> _Ausgangstext_:
------------------------------------------------
Jobangebot per Whatsapp bekommen? Unser Autor hat geantwortet – das ist passiert
Natürlich war mir sofort klar, dass es sich um einen Scam handelt. Eine Nummer mit der Ländervorwahl +27, eine einfache Nachricht: „Hallo“. Und weil es mir so klar war, dachte ich mir: antworte ich doch mal und schaue, wohin mich dieses Gespräch führen wird.
Aber zuerst ein Disclaimer: Aktuell häufen sich Whatsapp-Nachrichten aus Südafrika, also mit der Ländervorwahl +27. In diesen werden euch Jobs angeboten, die ihr ganz einfach von zu Hause aus erledigen könnt – für ordentliches Geld. Diese Nummern solltet ihr direkt blockieren. Denn der Chatverlauf führt schlussendlich immer dazu, dass ihr Daten preisgeben oder sogar Geld überweisen sollt, um an diesen vermeintlich neuen Job zu kommen.
Anna von „Business waretech“
Ich antworte also mit einem „Ja bitte?“ auf das „Hallo“. Denn ich möchte herausfinden, wie klug sich diese Scammer wirklich anstellen. Ich spoilere mal: gar nicht klug. Denn nun stellt sich eine „Anna von Business waretech“ vor, die mir einen „Online-Fernarbeitsplatz“ anbietet. Das sogar in Voll- oder Teilzeit und mit einem „engagierten Jobmanager“, der mich schult und mir einen „tollen Bonus gibt“. „Business waretech“ existiert natürlich nicht.
Toller Bonus klingt natürlich toll. Allein, wenn ich mir das Whatsapp-Profil dieser Anna anschaue, steht da der Name Lucio Kennedy. Komisch. Ist bestimmt ihr Vorgesetzter. Als ich ihr sage, dass ich Jobangebote per Whatsapp wirklich sehr vertrauenserweckend finde, bekomme ich einen Textblock, der alle meine Zweifel ausräumen soll:
Auf meine Frage, ob sie meine Nummer aus dem Telefonbuch haben (nein, meine Nummer steht nicht im Telefonbuch), kommt ein schlichtes „Ja“. Gefolgt von den Anforderungen, die ich zu erfüllen habe.
Ich habe Glück gehabt: Dass ich erst 74 bin (ich bin nicht 74), hält die liebe Anna nicht davon ab, mir zu versprechen, dass sich in den kommenden Tagen die „zuständige Person“ bei mir melden wird – natürlich auch wieder per Whatsapp –, um mir die Stellenbeschreibung und das Gehaltspaket zukommen zu lassen. Das alles passiert an einem Freitagnachmittag. Am Sonntag meldet sich dann endlich die zuständige Person bei mir.
Meine Aufgabe
Es ist Sonntagabend, als sich „Alisha Steffanie“ bei mir meldet – mit einem Bild, das wahrscheinlich von einem Instagram-Account geklaut wurde. Immerhin: Die Suche nach der Bildquelle per Google-Bildersuche ergibt keinen Treffer. Man hat sich also doch ein wenig Mühe gegeben.
------------------------------------------------
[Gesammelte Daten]
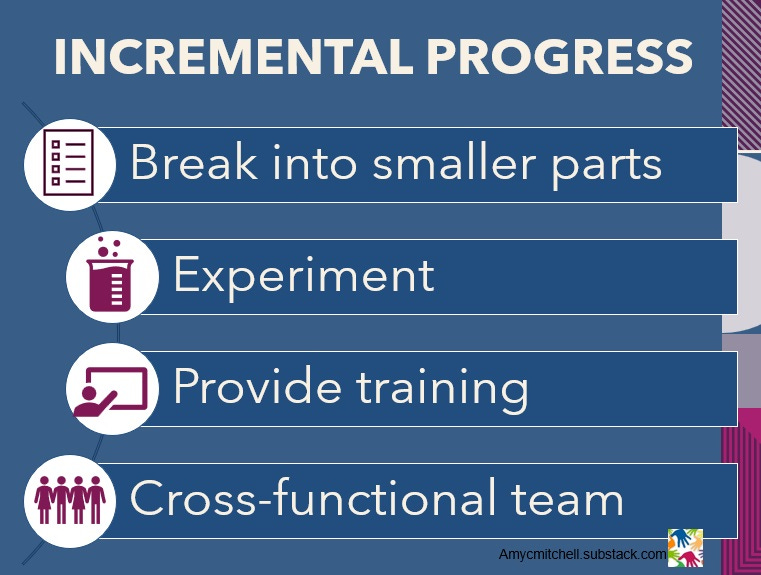 INCREMENTAL PROGRESS

Break into smaller parts

Experiment

Provide training

Cross-functional team

Amycmitchell.substack.com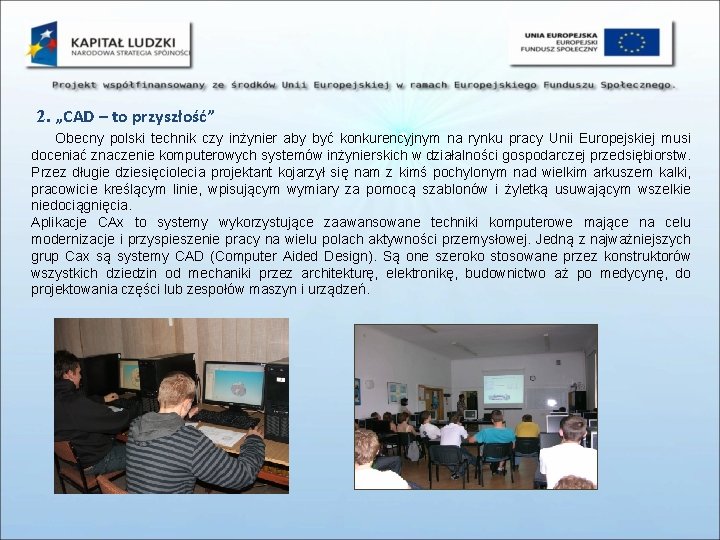 KAPITAŁ LUDZKI
NARODOWA STRATEGIA SPÓJNOŚCI

UNIA EUROPEJSKA
EUROPEJSKI
FUNDUSZ SPOŁECZNY

Projekt współfinansowany ze środków Unii Europejskiej w ramach Europejskiego Funduszu Społecznego.

2. „CAD – to przyszłość”

Obecny polski technik czy inżynier aby być konkurencyjnym na rynku pracy Unii Europejskiej musi doceniać znaczenie komputerowych systemów inżynierskich w działalności gospodarczej przedsiębiorstw. Przez długie dziesięciolecia projektant kojarzył się nam z kimś pochylonym nad wielkim arkuszem kalki, pracowicie kreślącym linie, wpisującym wymiary za pomocą szablonów i żyletką usuwającym wszelkie niedociągnięcia.
Aplikacje CAx to systemy wykorzystujące zaawansowane techniki komputerowe mające na celu modernizacje i przyspieszenie pracy na wielu polach aktywności przemysłowej. Jedną z najważniejszych grup Cax są systemy CAD (Computer Aided Design). Są one szeroko stosowane przez konstruktorów wszystkich dziedzin od mechaniki przez architekturę, elektronikę, budownictwo aż po medycynę, do projektowania części lub zespołów maszyn i urządzeń.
------------------------------------------------
> _Arbeitsauftrag_: Setzen Sie den Bericht über das Jobangebot per Whatsapp im Anschluss an seinen letzten Satz fort.

> _Lösung_:
Während sich Anna noch wie ein typischer Bot angefühlt hat, der auf bestimmte Keywords passende Textblöcke ausspuckt, scheint es sich bei Alisha um einen echten Menschen zu handeln. Das merke ich vor allem dann, als diese Person wütend auf mich wird. Aber zunächst geht es nach einer kleinen Vorstellung um die Details meines neuen Jobs, den ich natürlich so schnell wie möglich beginnen möchte.
Alisha ist deutlich ungeduldiger als Anna. Aber nun erfahre ich endlich, was ich eigentlich machen soll – zumindest so in etwa. Das Ziel sei es, „Apps dabei zu unterstützen, an Popularität zu gewinnen“. Und zwar so sehr, dass das Niveau dieser Apps mit „Youtube, Instagram oder Facebook“ vergleichbar wird. Aber wie genau mache ich das denn?
Sehr spannend alles. Und Alisha scheint auch wirklich begeistert von mir zu sein. Denn noch am gleichen Tag soll es eine Schulung geben, für die ich auch schon Geld bekommen soll – zwischen 50 und 200 US-Dollar immerhin! Und jetzt nennt sie mich auch „Liebes“.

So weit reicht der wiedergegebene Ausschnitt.